Shop clothes for women, men, maternity, baby, and kids at gap.com

HTH,
Peter


http://www.rubyrailways.com
http://scrubyt.org


#4

My program need to do the following
Navigate to google site, providing “ruby” as search text, clicked the
search
button
Now we get the results page showing 1st 10 results.

I like to collect those 10 links and titles of those links and log them
in
an output file
using scrubyt extractor, i achived some thing, got all those 10 links
captured…but i am unable to get the titles.
And also i know how to extract in XML format…

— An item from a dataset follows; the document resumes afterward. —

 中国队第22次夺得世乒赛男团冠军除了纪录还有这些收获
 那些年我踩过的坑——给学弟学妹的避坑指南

but i need in this way .each Title and its Link in a single line

My scripts goes here…

require ‘rubygems’
require ‘scrubyt’

google_data = Scrubyt::Extractor.define do
#Perform the action(s)
fetch ‘http://www.google.com/
fill_textfield ‘q’, ‘Gap Inc’
submit
#Construct the wrapper
link “gap” do
url “href”, :type => :attribute
end
next_page “Next”, :limit => 10
end
junk = google_data.to_xml
puts junk

Please help me out…
Suggest anyother way, if this doesn’t work out

Thanks,
Sita.


#5

Thanq very much peter…it surved my purpose

That’s great to hear :slight_smile: If you have any scRUBYt!/scraping related
questions, don’t hesitate to ask.

Cheers,
Peter


http://www.rubyrailways.com
http://scrubyt.org


#6

Thanq very much peter…it surved my purpose


#7

Peter,
Where can i find some good stuff relating to scruby/Ruby …any
preferred
sites…

Thanks,
Sita.


#8

http://scrubyt.org - check out the older posts dealing with creating
scrapers for different pages
check out the examples:
http://rubyforge.org/frs/download.php/46812/scrubyt-examples-0.4.05.tgz

more is on the way…

Cheers,
Peter


http://www.rubyrailways.com
http://scrubyt.org


#9

See my other post…

Cheers,
Peter


http://www.rubyrailways.com
http://scrubyt.org


#10

Hi Peter,

I need to fetch some information from http://www.ebay.in.
My required fields are : Name of the product, Image, Price and the link
to that product.

am able to get the data using this method.
require ‘rubygems’
require ‘scrubyt’

google_data = Scrubyt::Extractor.define do
fetch ‘http://www.ebay.in
fill_textfield ‘satitle’, ‘ipod shuffle’
submit

record 

“/html/body/div[2]/div[4]/div[2]/div/div/div[2]/div[2]/div/div/div[3]/div/div/table/tr”
do
name “/td[2]/div/a”
price “/td[5]”
image “/td/a/img” do
url “src”, :type => :attribute
end
link “/td[2]/div/a” do
url “href”, :type => :attribute
end
end

end

google_data.to_xml.write($stdout, 1)

but my problem is for some products its not working properly. (div may
be changed). is there any better solution for this?

Thanks in advance,
Vipin


#11

I also want to store the position of the resultpage on Google. Example:
rank 1 - Title - url

How can i fix this the code?

grtz…remco